__Activity__:
Set down all of the records exactly.

Collected data:
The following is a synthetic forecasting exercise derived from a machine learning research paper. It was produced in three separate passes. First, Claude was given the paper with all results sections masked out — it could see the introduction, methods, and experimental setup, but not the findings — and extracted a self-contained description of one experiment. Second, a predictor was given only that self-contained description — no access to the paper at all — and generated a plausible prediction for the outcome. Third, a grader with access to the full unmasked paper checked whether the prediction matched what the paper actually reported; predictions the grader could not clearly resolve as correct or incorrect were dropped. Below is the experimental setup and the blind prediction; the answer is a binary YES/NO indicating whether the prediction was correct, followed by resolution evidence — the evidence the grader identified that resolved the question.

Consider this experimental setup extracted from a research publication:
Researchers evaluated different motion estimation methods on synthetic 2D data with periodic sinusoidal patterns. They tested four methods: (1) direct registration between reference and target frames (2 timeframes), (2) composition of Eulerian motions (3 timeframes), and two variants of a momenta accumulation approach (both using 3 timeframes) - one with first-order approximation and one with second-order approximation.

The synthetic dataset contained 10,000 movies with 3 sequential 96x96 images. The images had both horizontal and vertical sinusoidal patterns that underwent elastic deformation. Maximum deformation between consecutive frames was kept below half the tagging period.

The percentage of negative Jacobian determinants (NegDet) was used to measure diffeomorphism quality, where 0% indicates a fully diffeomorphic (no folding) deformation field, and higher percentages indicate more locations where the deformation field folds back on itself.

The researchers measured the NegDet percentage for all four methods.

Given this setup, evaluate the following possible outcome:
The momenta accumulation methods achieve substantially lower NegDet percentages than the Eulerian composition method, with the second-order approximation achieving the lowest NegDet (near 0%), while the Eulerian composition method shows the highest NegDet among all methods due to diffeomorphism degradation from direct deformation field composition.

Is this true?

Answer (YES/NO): NO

__Task output__:
The following is a synthetic forecasting exercise derived from a machine learning research paper. It was produced in three separate passes. First, Claude was given the paper with all results sections masked out — it could see the introduction, methods, and experimental setup, but not the findings — and extracted a self-contained description of one experiment. Second, a predictor was given only that self-contained description — no access to the paper at all — and generated a plausible prediction for the outcome. Third, a grader with access to the full unmasked paper checked whether the prediction matched what the paper actually reported; predictions the grader could not clearly resolve as correct or incorrect were dropped. Below is the experimental setup and the blind prediction; the answer is a binary YES/NO indicating whether the prediction was correct, followed by resolution evidence — the evidence the grader identified that resolved the question.

Consider this experimental setup extracted from a research publication:
Researchers evaluated different motion estimation methods on synthetic 2D data with periodic sinusoidal patterns. They tested four methods: (1) direct registration between reference and target frames (2 timeframes), (2) composition of Eulerian motions (3 timeframes), and two variants of a momenta accumulation approach (both using 3 timeframes) - one with first-order approximation and one with second-order approximation.

The synthetic dataset contained 10,000 movies with 3 sequential 96x96 images. The images had both horizontal and vertical sinusoidal patterns that underwent elastic deformation. Maximum deformation between consecutive frames was kept below half the tagging period.

The percentage of negative Jacobian determinants (NegDet) was used to measure diffeomorphism quality, where 0% indicates a fully diffeomorphic (no folding) deformation field, and higher percentages indicate more locations where the deformation field folds back on itself.

The researchers measured the NegDet percentage for all four methods.

Given this setup, evaluate the following possible outcome:
The momenta accumulation methods achieve substantially lower NegDet percentages than the Eulerian composition method, with the second-order approximation achieving the lowest NegDet (near 0%), while the Eulerian composition method shows the highest NegDet among all methods due to diffeomorphism degradation from direct deformation field composition.

Is this true?

Answer (YES/NO): NO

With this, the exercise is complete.